A U.S. federal judge ruled that using lawfully obtained books to train Anthropic’s Claude AI models counts as fair use.

But don’t pop the champagne just yet. The same court made it very clear: pirated books are a whole different story. And Anthropic allegedly used over 7 million of them.

What Anthropic Is Saying

Anthropic hasn’t released a flashy victory statement, but the ruling supports what AI developers have been arguing for a while:

“Training AI on legally obtained text is transformative - it’s like human learning by reading.”

Meanwhile, Judge Alsup was direct in his decision:

“Fair use is not a loophole for piracy.”

What That Means (In Human Words)

There are two Anthropics in this case:

  • The one buying and scanning books to train Claude? ✅ Legal.

  • The one downloading troves of pirated material off the internet? ⚠️ Heading to trial.

This ruling is not a get-out-of-jail-free card for all AI training. It’s a signal that how you get your data matters - not just what you do with it.

Let’s Connect the Dots

AI lawsuits were inevitable. Until there are general governance frameworks and clear global laws around what is fair use and what is copyright infringement, courts will be busy addressing these cases one by one.

📖 Kadrey v.

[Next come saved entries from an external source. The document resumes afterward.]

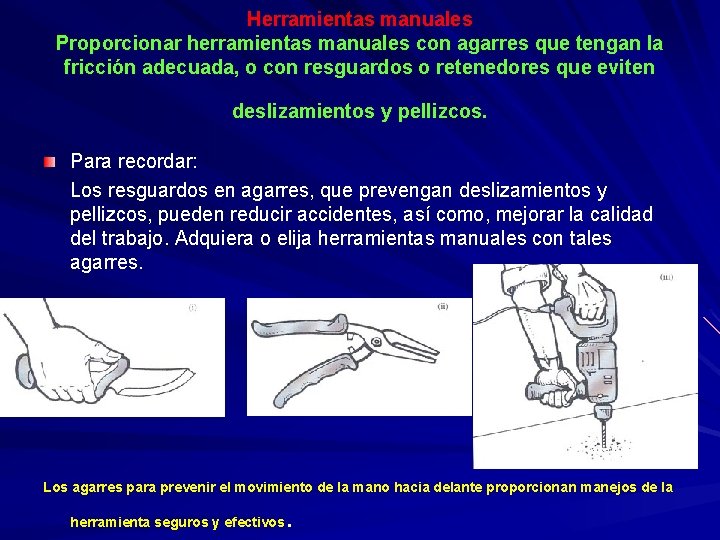 Herramientas manuales
Proporcionar herramientas manuales con agarres que tengan la fricción adecuada, o con resguardos o retenedores que eviten deslizamientos y pellizcos.

Para recordar:
Los resguardos en agarres, que prevengan deslizamientos y pellizcos, pueden reducir accidentes, así como, mejorar la calidad del trabajo. Adquiera o elija herramientas manuales con tales agarres.

(i)

(ii)

(iii)

Los agarres para prevenir el movimiento de la mano hacia delante proporcionan manejos de la herramienta seguros y efectivos.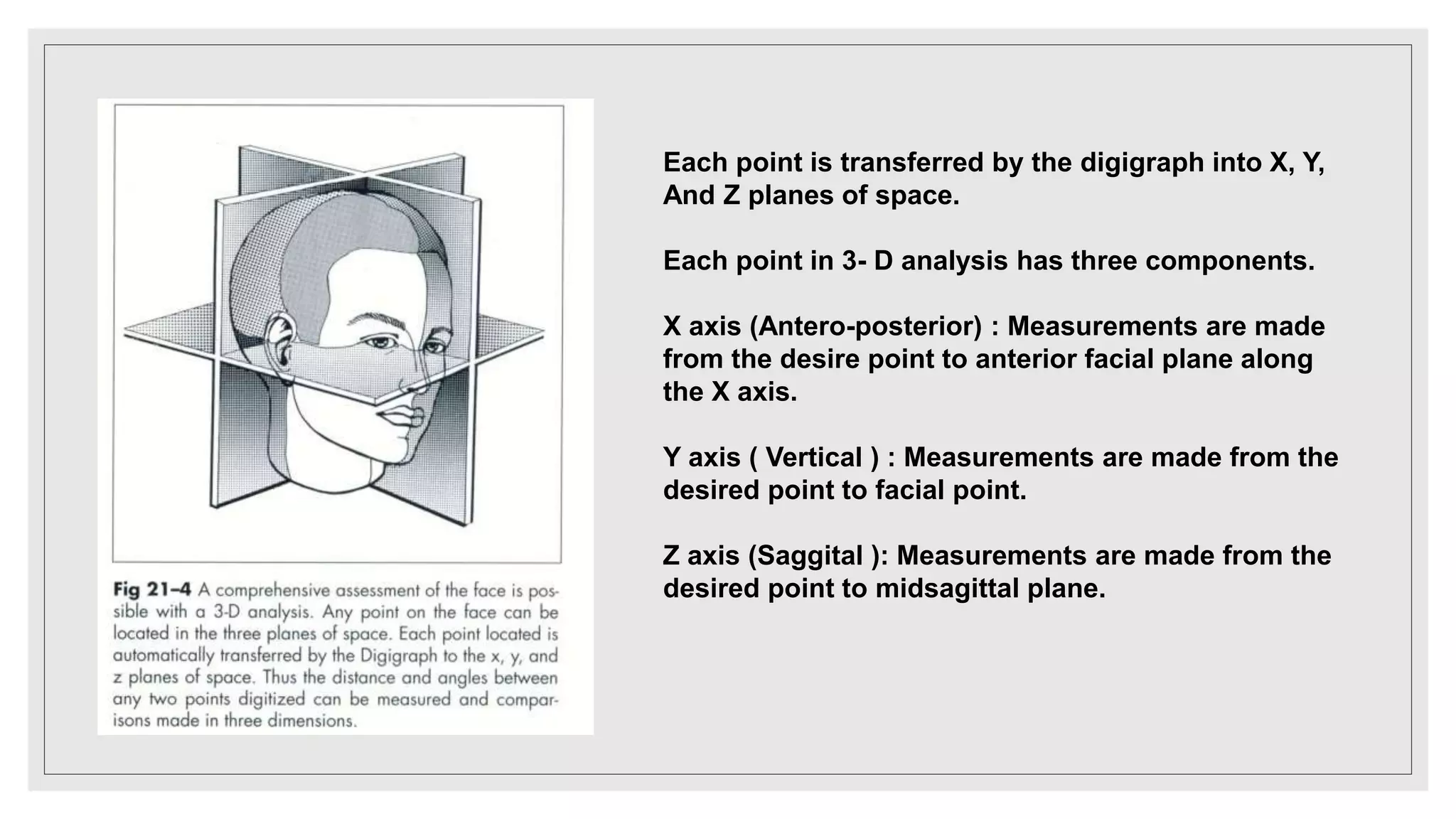 Fig 21–4 A comprehensive assessment of the face is possible with a 3-D analysis. Any point on the face can be located in the three planes of space. Each point located is automatically transferred by the Digigraph to the x, y, and z planes of space. Thus the distance and angles between any two points digitized can be measured and comparisons made in three dimensions.

Each point is transferred by the digigraph into X, Y, And Z planes of space.

Each point in 3- D analysis has three components.

X axis (Antero-posterior) : Measurements are made from the desire point to anterior facial plane along the X axis.

Y axis ( Vertical ) : Measurements are made from the desired point to facial point.

Z axis (Saggital ): Measurements are made from the desired point to midsagittal plane.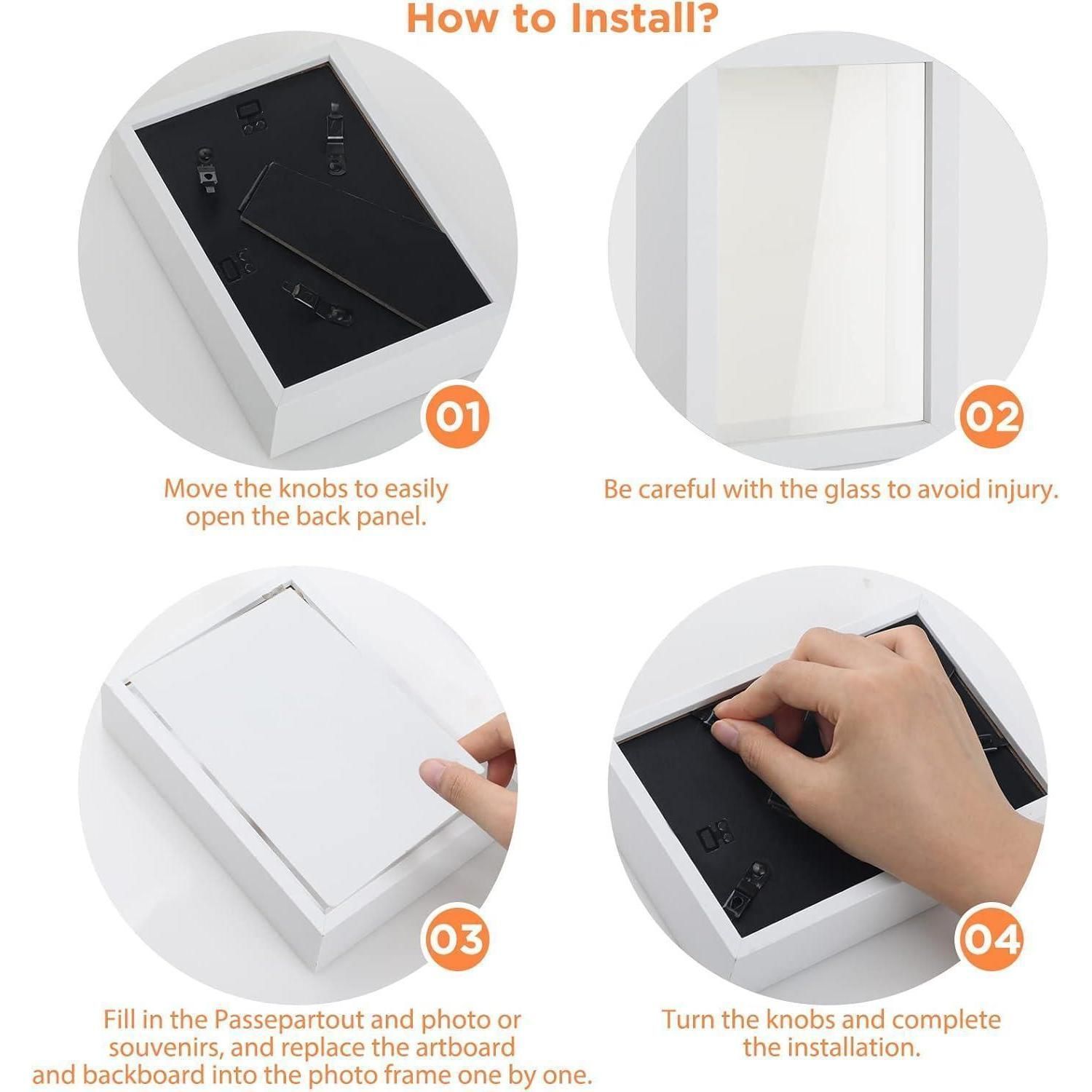 How to Install?

01

Move the knobs to easily open the back panel.

02

Be careful with the glass to avoid injury.

03

Fill in the Passepartout and photo or souvenirs, and replace the artboard and backboard into the photo frame one by one.

04

Turn the knobs and complete the installation.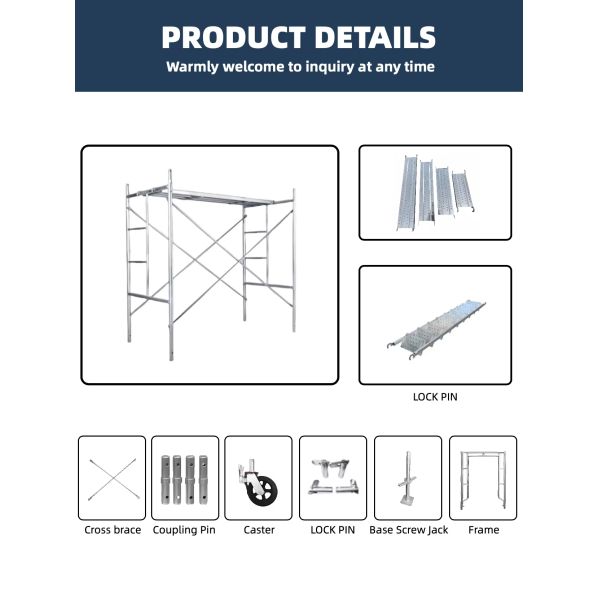 PRODUCT DETAILS
Warmly welcome to inquiry at any time

LOCK PIN

Cross brace
Coupling Pin
Caster
LOCK PIN
Base Screw Jack
Frame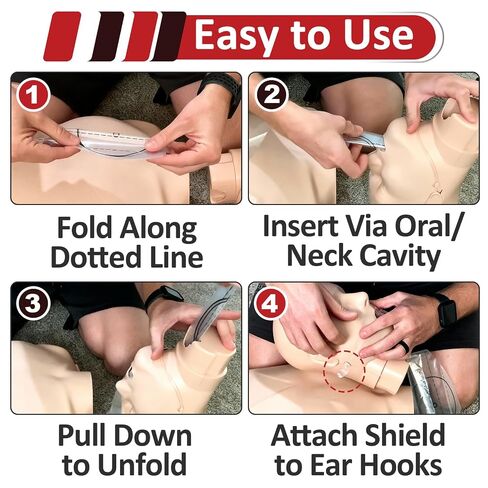 Easy to Use

1

Fold Along Dotted Line

2

Insert Via Oral/ Neck Cavity

3

Pull Down to Unfold

4

Attach Shield to Ear Hooks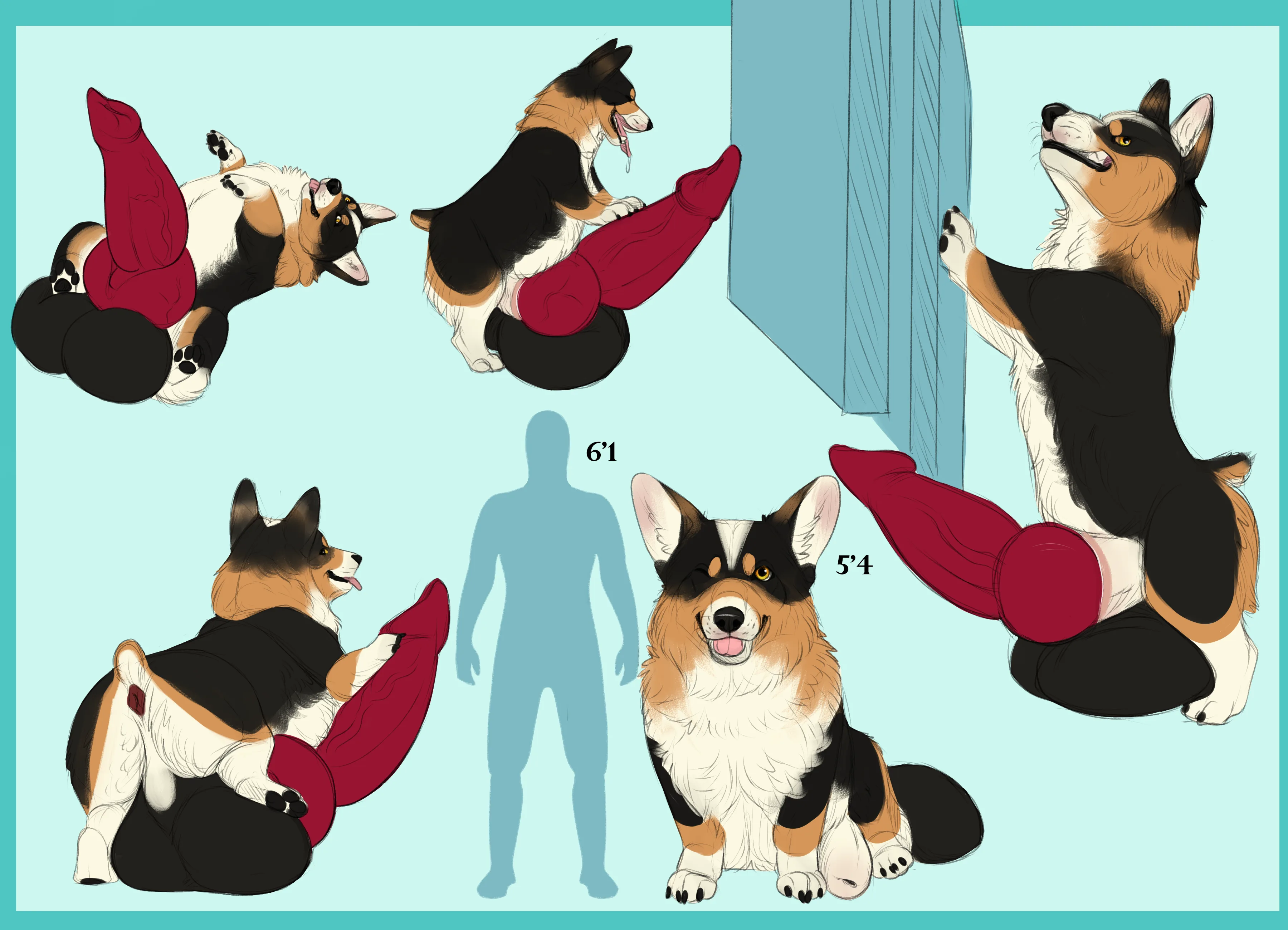 6'1

5'4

Meta

Yes, Anthropic isn’t the only one in court for training an AI model on books and whether it counts as fair use.

  • What was in question: 13 copyrighted books, some from shadow libraries

  • What the court took under consideration: Looking for proof of market harm

  • Outcome: As no proof of market harm was identified, it was considered fair use

The AI Act (EU)

The AI Act is considered, in our opinion, to be the first attempt to a designed process and a starting point guideline to achieving answers for legal issues when it comes to AI and data - answering the question of what is fair use and what is infringement.

1. It’s Allowed - If You Follow the Rules

The AI Act doesn’t ban training on copyrighted books. It builds on the EU's Text and Data Mining (TDM) exception:

“You can use copyrighted content for AI training unless the rights-holder has opted out.”

So:

  • If no opt-out? ✅ You’re clear.

  • If rights-holders opt out? ❌ You must not use their content.

2. You Must Disclose It

Under Article 28b (Amendment 399): AI providers must publicly disclose a summary of the copyrighted data used for training. This includes:

  • Books

  • Music

  • Videos

  • News articles

3. Why It Matters

Unlike the U.S., where courts interpret fair use case-by-case, the EU AI Act sets a clearer path:

  • Opt-outs must be respected

  • Disclosures are mandatory

  • Transparency becomes a legal expectation

This raises the bar for anyone training LLMs in or for the European market.

Bottom Line

This is a split ruling with serious consequences:

  • ✅ Fair use win: Lawfully purchased and transformed data = legal (in the U.S.)

  • ❌ Trouble ahead: Anthropic still faces a December trial over pirated books

🧠 From Thoughts to Prompt

Copyright is one of the biggest unresolved questions in the AI world.
And even though we don’t believe you have anything to do with the valuation side :)
-we do want to help you stay informed.

So we’ve written a prompt you can copy and paste into your LLM bot.
It will give you the latest updates based on your region
and help you understand what’s legal, what’s grey, and what’s a complete no-no.

Prompt to Paste:

What are the latest updates on copyright laws and regulations around AI training data - especially when it comes to books, articles, or written content? Include major rulings, lawsuits, or new policies from the last 3–6 months.

Focus on [insert country or region here] - and explain whether AI companies are allowed to train models on copyrighted material, and what the legal risks or protections currently look like.

Stop the AI Cult - Using the power of perspective 

Frozen Light Team Perspective

This is one of those AI headlines that looks like a win - until you read the footnotes.

Understand that the law system doesn’t know how to handle this issue or understand the claim or impact. This is not just directed at the legal system - it also applies to publishers, as seen in the case of Kadrey v. Meta where the publisher could not show market impact.

The court basically said: whatever applies to people goes for AI training.

"If you read a book you bought, you're fine. If you downloaded 7 million bootlegs, you're not."

That should be fair enough.

This is why we admire the AI Act - it takes a broader, bird's eye view, trying to tackle big questions and, above all, aiming for visibility and freedom of choice.

Maybe there's a possibility that training AI on your books and content could be a good thing - maybe it helps AI learn how to promote or recommend your work.

At this point, no one really knows. Time will tell. But transparency will help everyone have the ability to decide if it helped or harmed them.